En vertu de la constitution rédigée par l'armée, la junte nomme les 250 membres du sénat. Cela signifie que les forces armées ne doivent remporter qu'une fraction des sièges de députés le mois prochain pour être certain de choisir le futur Premier ministre.

La candidature de la princesse était considérée comme une alternative viable aux intrigues de Prayuth. La monarchie et la famille royale jouissent d'un statut élevé dans la société thaïlandaise et sont considérées favorablement par la population.

Le fait que le palais ait rejeté la nomination d'Ubolratana au motif que cela brouillerait les frontières entre la monarchie et le gouvernement, bien que compréhensible, signifie que l’opposition a besoin d’un nouveau personnage à qui se rallier.

La princesse Ubolratana était la candidate idéale, car elle aurait troublé les sénateurs pourtant conservateurs qui sont censés soutenir uniformément le candidat de l'armée.

Cela laisse la Thaïlande confrontée à une crise assez semblable à celle de la France en 1877. Si l'armée réussit à faire réélire Prayuth, il sera probablement le chef d'un gouvernement minoritaire. Alors que le Sénat est autorisé à voter pour le Premier ministre, l'assemblé nationale sera responsable de la plupart des lois.

Contrairement à la situation actuelle, le Premier ministre, Prayuth ne bénéficiera pas d'un parlement de godillots, il ne disposera pas des pleins pouvoirs lui permettant de faire adopter une politique et d'arrêter les voix dissidentes.

L'assemblée nationale sera probablement hostile à ses intentions et méfiante face à ses intrigues.

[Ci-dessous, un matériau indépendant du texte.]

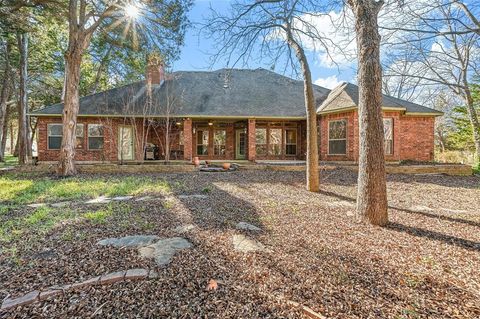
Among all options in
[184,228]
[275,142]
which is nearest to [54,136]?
Result: [275,142]

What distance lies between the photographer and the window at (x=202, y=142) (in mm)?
16281

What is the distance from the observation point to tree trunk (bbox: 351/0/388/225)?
412 centimetres

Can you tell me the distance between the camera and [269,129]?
617 inches

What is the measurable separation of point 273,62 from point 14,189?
8.26 metres

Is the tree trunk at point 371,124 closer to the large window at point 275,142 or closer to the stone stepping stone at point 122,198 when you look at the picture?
the stone stepping stone at point 122,198

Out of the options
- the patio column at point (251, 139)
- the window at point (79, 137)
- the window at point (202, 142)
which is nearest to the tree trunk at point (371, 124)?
the patio column at point (251, 139)

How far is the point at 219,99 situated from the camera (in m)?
15.3

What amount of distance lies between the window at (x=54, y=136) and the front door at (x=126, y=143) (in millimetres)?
3007

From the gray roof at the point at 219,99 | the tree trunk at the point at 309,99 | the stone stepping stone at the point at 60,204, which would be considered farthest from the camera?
the gray roof at the point at 219,99

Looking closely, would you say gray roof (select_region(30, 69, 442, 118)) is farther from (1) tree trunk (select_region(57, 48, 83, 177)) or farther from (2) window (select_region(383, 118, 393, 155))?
(1) tree trunk (select_region(57, 48, 83, 177))

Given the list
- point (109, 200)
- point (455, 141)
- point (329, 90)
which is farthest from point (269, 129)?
point (455, 141)

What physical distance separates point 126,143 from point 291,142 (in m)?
9.87

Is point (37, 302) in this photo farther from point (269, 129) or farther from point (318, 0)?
point (269, 129)

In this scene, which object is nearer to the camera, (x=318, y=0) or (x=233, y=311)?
(x=233, y=311)
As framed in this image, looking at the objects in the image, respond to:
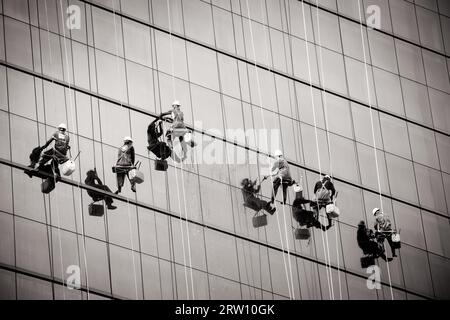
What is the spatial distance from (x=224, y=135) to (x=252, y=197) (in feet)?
6.37

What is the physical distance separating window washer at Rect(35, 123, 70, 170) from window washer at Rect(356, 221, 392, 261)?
27.1 feet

Ce ne sera pas un chemin facile pour le chef d'une junte de fonctionner dans un environnement démocratique.

Et si Prayuth devait, compte tenu de son histoire de crises de colère et de sa compréhension simpliste de la politique, dissoudre le Parlement et convoquer des élections anticipées, il y aura probablement une crise constitutionnelle et politique.

Un autre coup de force de la part des fidèles de Prayuth ne sera probablement pas aussi bien toléré qu’il l’a été en 2014, lorsque la population était fatiguée par une décennie d’instabilité politique.

Alors que Prayuth a peut-être aidé ses amis à conserver le pouvoir, c'est là que se termine la promenade de santé et que commence le plus dur.